### Given text
#####
I honestly don’t know how my detective series came about, but I started writing that genre when I was still in high school and ended up typing it all up then giving it to a friend to read. That friend ended up reading it aloud to her boys and decided that it should become a book. Although the detective genre is what I have out there, I don’t really have a favorite genre per say because I tend to focus more upon the things that I love or am interested in rather than a set subject. I am hoping that readers will learn something from my Detective Mackenzie Murphy Series and any other books that I have out in the future. It is important to keep learning things to keep things interesting otherwise life is a monotony of the mundane with no hope of pursuing purposeful passions or of any further progression.
So the first book in the series was published under the Valley Walker imprint. The second book in the series is self-published through Create a Space. For the writers who follow my blog, can you talk a little bit about the two different experiences and your reason for going to Create A Space? And will Cases 17-32 be available on Amazon?

Detective Mackenzie Murphy Series Cases 17-32I mentioned that I had showed the detective series to a friend who determined that I should pursue the publishing into a book. This friend has been a great support system for me and she was the person to help publish my first book, which is why it initially started out as Valley Walker Press as the publisher. This publisher is also a fellow author and I asked permission to mention her name. It is because of JoEllen Claypool that I ended up becoming a self-publisher and setting up my own publishing name and business: Chase Dreams Publishing. I then set up the Kindle versions and put both of my books: Detective Mackenzie Murphy Series Cases 1-16 and Detective Mackenzie Murphy Series Cases 17-32 on Amazon for that.
#####
### Excerpted data
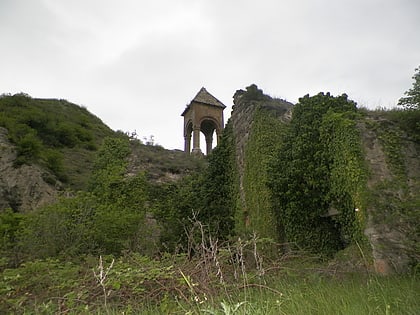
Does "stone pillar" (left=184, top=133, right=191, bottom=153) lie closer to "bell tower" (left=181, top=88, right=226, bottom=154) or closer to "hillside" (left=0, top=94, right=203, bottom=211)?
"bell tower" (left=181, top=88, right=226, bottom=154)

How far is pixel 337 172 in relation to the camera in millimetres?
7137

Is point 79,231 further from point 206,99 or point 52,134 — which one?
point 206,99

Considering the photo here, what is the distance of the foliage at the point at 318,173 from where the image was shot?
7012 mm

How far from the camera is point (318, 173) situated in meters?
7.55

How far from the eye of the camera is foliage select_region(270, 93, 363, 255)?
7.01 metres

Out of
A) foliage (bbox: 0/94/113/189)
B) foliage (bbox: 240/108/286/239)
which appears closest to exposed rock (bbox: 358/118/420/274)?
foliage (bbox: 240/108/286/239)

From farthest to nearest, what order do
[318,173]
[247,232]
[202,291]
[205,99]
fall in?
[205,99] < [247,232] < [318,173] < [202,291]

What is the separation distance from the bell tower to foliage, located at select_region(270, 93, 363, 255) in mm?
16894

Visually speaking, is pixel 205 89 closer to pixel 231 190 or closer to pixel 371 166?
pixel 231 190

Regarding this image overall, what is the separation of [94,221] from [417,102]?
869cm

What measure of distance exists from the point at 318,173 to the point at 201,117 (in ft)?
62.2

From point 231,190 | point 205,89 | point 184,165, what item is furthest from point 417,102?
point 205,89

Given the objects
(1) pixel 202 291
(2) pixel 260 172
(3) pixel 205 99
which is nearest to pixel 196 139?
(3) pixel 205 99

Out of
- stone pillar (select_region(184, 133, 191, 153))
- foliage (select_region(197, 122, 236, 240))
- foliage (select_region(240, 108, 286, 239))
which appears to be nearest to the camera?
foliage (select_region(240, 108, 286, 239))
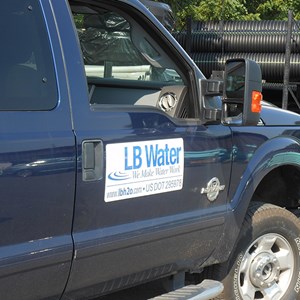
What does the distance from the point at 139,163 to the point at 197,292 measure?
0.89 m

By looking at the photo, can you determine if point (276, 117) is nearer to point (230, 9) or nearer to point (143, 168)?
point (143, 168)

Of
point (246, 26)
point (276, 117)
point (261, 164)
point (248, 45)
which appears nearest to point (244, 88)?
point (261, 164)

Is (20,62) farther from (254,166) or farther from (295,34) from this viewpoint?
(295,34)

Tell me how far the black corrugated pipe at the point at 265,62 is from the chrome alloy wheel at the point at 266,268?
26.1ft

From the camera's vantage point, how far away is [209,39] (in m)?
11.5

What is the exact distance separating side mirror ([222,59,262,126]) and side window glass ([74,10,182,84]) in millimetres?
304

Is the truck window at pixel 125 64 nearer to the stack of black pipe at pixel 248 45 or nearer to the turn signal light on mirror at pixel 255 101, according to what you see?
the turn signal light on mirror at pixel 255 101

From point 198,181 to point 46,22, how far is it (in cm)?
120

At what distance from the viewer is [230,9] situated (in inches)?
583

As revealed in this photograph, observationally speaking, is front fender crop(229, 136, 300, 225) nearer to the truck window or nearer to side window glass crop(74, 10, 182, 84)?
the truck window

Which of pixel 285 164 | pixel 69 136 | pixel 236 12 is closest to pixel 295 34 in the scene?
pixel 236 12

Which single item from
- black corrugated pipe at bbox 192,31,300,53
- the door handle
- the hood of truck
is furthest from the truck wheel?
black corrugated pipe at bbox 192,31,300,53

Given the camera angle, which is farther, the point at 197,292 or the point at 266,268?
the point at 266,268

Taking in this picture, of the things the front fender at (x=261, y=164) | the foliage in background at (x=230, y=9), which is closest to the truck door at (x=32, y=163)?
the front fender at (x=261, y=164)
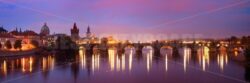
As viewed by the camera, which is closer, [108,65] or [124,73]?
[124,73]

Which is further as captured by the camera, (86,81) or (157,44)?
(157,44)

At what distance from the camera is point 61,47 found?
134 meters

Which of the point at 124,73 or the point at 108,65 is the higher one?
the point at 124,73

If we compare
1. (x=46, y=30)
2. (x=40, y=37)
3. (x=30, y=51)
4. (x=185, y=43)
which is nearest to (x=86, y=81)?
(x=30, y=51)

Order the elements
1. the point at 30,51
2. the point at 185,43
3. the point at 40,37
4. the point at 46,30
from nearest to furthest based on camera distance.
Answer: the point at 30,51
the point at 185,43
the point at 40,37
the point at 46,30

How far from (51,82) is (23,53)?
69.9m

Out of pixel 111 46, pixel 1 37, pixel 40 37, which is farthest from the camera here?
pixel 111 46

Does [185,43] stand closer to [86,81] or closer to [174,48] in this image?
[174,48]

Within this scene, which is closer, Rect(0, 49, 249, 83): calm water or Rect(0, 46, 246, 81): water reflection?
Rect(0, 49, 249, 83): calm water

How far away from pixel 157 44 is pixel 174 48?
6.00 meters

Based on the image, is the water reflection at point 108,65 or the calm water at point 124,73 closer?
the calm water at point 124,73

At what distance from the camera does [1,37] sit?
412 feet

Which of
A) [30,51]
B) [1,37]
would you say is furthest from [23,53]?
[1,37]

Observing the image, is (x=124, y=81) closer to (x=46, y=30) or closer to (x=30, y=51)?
#####
### Tasks
A. From the interview about the detective series, extract everything from "I honestly don’t" down to "any further progression.", copying it word for word.
B. What name did the author give to the publishing business set up after becoming a self-publisher, according to the interview about the detective series?
C. Proceed with the interview about the detective series, picking up after its final sentence.

### Replies
A.
I honestly don’t know how my detective series came about, but I started writing that genre when I was still in high school and ended up typing it all up then giving it to a friend to read. That friend ended up reading it aloud to her boys and decided that it should become a book. Although the detective genre is what I have out there, I don’t really have a favorite genre per say because I tend to focus more upon the things that I love or am interested in rather than a set subject. I am hoping that readers will learn something from my Detective Mackenzie Murphy Series and any other books that I have out in the future. It is important to keep learning things to keep things interesting otherwise life is a monotony of the mundane with no hope of pursuing purposeful passions or of any further progression.

B. Chase Dreams Publishing.

C.
There are a couple ways to publish and it is important to review any contract you sign for the publishing. My initial publishing was through Valley Walker Press so that I could get the work out there, having neither the confidence nor the experience to do such a task. In the contract that I signed, it stated that I would be allowed to go to another publisher or self-publish after a certain quota was met. I was then able to publish under my own business following a set of rough guidelines that had been given to me by JoEllen, whose sole purpose with this process was to help me publish. Now, I didn’t have to set up my own business, I could have just published through CreateSpace and have them be the publisher, however, I knew where I wanted to go and that I was going to have other works in the future to publish so that is the reason that I actually set up my own business.

The two books (Detective Mackenzie Murphy Series Cases 1-16 and Detective Mackenzie Murphy Series Cases 17-32) that I have out are available in Amazon for both Kindle and print versions.  They can be purchased there, through createspace or through me personally. If it is purchased through me personally then I will also be able to personalize them and autograph them for whoever is purchasing them or for whoever they are being purchased for.

What are your plans for the future? Will the Mack make a third entry into the literary world? Or are you working on something else?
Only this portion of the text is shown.